As the whole world calls for action against those responsible for the attacks, the country’s Prime Minister, Sheikh Hasina has denied ISIS having any links with the attacks. She has put herself in utter denialist mode by blaming her opposition parties to be attacking these bloggers. “Opposition parties are involved with these secret killings as they want to destabilize the government and the country,” she said on April, 25.

Resorting to victim-blaming of the worst form, she had earlier criticized these bloggers, instead of showing solidarity. “”I don’t consider such writings as freethinking but filthy words. Why would anyone write such words? It’s not at all acceptable if anyone writes against our Prophet or other religions,” she had said.

While one can place a check on what is being written, blaming the dead bloggers for ‘thinking freely’, and that too when several of them are under attack, obstruct s freedom of speech and is highly insensitive of Prime Minister of a country.

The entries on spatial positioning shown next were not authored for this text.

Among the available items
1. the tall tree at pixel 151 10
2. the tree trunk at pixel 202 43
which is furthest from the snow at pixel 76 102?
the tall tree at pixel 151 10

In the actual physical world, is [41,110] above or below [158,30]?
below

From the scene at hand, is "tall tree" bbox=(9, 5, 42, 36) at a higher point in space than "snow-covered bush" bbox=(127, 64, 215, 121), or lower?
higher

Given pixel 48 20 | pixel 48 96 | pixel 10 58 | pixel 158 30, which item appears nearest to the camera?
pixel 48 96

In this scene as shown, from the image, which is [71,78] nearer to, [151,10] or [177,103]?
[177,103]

To blame them is like to blame a rape victim for the clothes she wore.

Her allegations against opposition parties are nothing more than manipulation of the facts and political point scoring. A group named ‘Defenders of Islam’ had produced a list of 84 bloggers, mostly secularists, to be killed. In the latest issue of Dabiq, ISIS interviewed Abu Ibrahim Al-Hanif – an emir of ISIS Bangladesh. Its presence in Bangladesh has been well-established but the government refuses to acknowledge.

Like Bangladesh, Pakistan too failed to acknowledge that the extremism problem existed in society until the terrorists struck at APS, Peshawar. It was that moment when those sitting in the power corridors realized the extent to which religious extremism had penetrated the society. Only then did they formulate a ‘National Action Plan’ to tackle the menace.

Before that attack, extremist ideology had taken innumerable lives but no one casted an eye. Even after a horrific attack like that of December, 2014, Pakistani government is still reluctant to go across the board and act sweepingly against these elements. Groups like JuD, which has been long considered ‘strategic assets’ of the country have still to face the brunt. JuD chief, Hafiz Saeed was even invited to a government-run engineering university, UET Lahore to speak at an event.

The situation in Bangladesh resembles Pakistan in more than one ways. ISIS or other Islamist groups haven’t targeted a high-ranking target yet. They have been serially killing atheists and secularists, who are already persecuted in countries like Bangladesh – hence, denial.

Bangladesh is s secular country, unlike Pakistan, which is ‘Islamic Republic’, but has failed to challenged extremist elements head on – or even providing a counter-narrative. The situation in Bangladesh poses a serious question for Pakistan as well – is secularizing the constitution enough? Before amending the constitution, it is imperative the change the mindsets, which over the years, have become intolerant and being radicalized even more.

It is the responsibility of Sheikh Hasina to protect the minorities of her country, irrespective of their views on religion, for that is the essence of secularism – of which her party is the biggest proponent.